Cherokee Phoenix

INDIANS

Published March, 10, 1830

Page 1 Column 1b-4b

INDIANS

An Address by the Rev. Calvin Colton, before the Lyceum, Amherst, Mass. delivered, Jan. 5, 1830

'So I returned and considered all the oppressions that are done under the sun. And behold the tears of such as were oppressed, and they had no comforter; and on the side of their oppressors there was power, but they had no comforter.'

THE DUTY OF THE AMERICAN PEOPLE TOWARDS THE INDIANS.

It is obvious that this subject must involve considerations of public and national character; and it is impossible to enter upon its discussion, without seeming in some measure to de______ the appropriate ground of statesmen. And indeed, the very genius of our government and institutions supposes that it will sometime become the special duty of every citizen to make himself acquainted with questions of national interest-that he may be able to discharge his own private responsibilities, as a member of the community. Judging that present conditions and prospects of the Indians within the jurisdiction and under the protection of the U. States, make a question of this sort. I have consented to attempt its discussion; having first satisfied myself on this point that the question is not a question of pride-or a question on which the grand political parties of the nation divide as such-but a simple question of right-the common cause of humanity. There maybe, there is undoubtedly a difference of opinion-but it is not a question of policy, in the common sense of the term- leaving us a choice between two courses, both of which are right in themselves-but one of which is better than the other. But it is a question of morality-of religion-between right and wrong-to be decided by the immutable and eternal principles of justice; and no citizen of the United States who has a conscience, can be indifferent to the result, or fail to share in the responsibility.
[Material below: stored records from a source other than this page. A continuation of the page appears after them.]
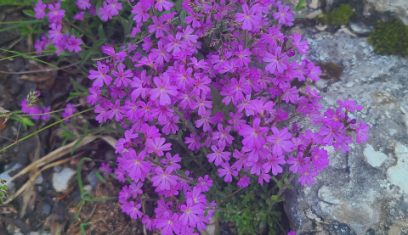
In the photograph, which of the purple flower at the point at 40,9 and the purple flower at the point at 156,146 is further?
the purple flower at the point at 40,9

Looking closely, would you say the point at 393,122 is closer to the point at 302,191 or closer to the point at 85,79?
the point at 302,191

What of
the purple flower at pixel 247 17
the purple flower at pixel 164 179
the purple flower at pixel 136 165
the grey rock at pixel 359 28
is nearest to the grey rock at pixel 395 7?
the grey rock at pixel 359 28

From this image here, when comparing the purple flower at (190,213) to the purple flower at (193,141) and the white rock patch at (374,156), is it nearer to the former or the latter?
the purple flower at (193,141)

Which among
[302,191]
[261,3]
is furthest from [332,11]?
[302,191]

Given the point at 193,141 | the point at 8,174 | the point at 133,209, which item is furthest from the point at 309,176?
the point at 8,174

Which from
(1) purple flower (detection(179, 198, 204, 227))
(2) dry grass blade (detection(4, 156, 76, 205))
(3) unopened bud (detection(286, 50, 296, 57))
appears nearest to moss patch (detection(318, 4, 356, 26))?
(3) unopened bud (detection(286, 50, 296, 57))

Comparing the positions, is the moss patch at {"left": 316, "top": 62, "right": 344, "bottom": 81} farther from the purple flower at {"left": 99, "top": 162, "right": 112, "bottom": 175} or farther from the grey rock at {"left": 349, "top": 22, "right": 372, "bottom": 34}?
the purple flower at {"left": 99, "top": 162, "right": 112, "bottom": 175}
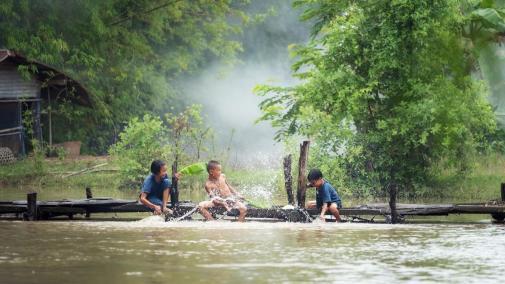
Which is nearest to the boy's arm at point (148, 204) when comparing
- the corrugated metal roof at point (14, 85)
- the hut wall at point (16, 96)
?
the hut wall at point (16, 96)

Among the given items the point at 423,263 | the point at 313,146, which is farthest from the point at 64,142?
the point at 423,263

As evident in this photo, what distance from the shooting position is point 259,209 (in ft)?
65.5

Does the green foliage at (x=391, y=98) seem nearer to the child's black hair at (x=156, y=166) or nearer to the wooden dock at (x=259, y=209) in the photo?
the wooden dock at (x=259, y=209)

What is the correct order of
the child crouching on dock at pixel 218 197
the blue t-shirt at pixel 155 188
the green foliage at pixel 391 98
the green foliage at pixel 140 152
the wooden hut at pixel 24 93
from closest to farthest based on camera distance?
the child crouching on dock at pixel 218 197, the blue t-shirt at pixel 155 188, the green foliage at pixel 391 98, the green foliage at pixel 140 152, the wooden hut at pixel 24 93

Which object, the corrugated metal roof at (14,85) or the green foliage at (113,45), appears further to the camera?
the green foliage at (113,45)

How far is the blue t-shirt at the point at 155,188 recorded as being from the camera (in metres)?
20.1

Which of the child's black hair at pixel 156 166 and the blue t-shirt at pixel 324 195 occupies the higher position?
the child's black hair at pixel 156 166

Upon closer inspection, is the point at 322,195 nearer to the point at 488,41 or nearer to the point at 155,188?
the point at 155,188

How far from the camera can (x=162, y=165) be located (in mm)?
19719

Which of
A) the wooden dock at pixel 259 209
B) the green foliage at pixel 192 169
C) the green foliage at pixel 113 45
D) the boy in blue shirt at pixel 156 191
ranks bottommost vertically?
the wooden dock at pixel 259 209

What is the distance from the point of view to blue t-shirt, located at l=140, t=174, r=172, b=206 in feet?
65.9

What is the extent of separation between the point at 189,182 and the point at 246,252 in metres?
15.6

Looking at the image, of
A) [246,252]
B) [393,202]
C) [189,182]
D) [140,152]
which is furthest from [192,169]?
[189,182]

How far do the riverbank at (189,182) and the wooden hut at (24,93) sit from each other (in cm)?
186
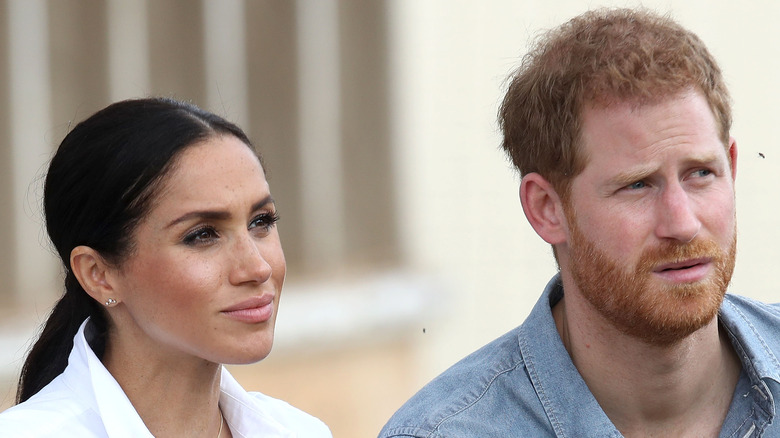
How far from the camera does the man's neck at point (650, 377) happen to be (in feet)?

It is a singular fact, that the Indians commonly so called--the Aborigines of this country--the original and from time immemorial proprietors of this vast continent--have become the strangers in the midst of those, who have supplanted them; of those, who first solicited and received from them the rites of hospitality; of those, who had themselves, not a few of them, fled from a condition as grievous as Egyptian bondage; -who were

grateful to be allowed on any terms a small space, a little tenantry, in this wide retreat from European turmoil and lordly vassalage. It is true, indeed, that a portion of the first European settlements in North America was made from a spirit of worldly and political enterprise-that the first occupancy of some of these grounds was secured by an assumed right of discovery, under the patronage of kings and the prescripted prerogative of royal charters, and that not a few of those who came thus proud from the courts of princes, had the insolence to disregard the elder and principle claims of those they found in the peaceful and heretofore undisputed possession of these shores. But the world being a jury- (and let it be remembered the world will yet be jury of the question, when their finding shall correspond with the decree of Heaven's chancery) the world may bring a jury-no charters of kings, or force of their arms could annul the sacred right of the aboriginal tenants in the soil of their fathers. I do not speak of the right of discovery, for that were a mockery. As if I by an accidental, or covetous lifting up of my eye on my neighbor's grounds, thereby invested myself with the right of his ejectment.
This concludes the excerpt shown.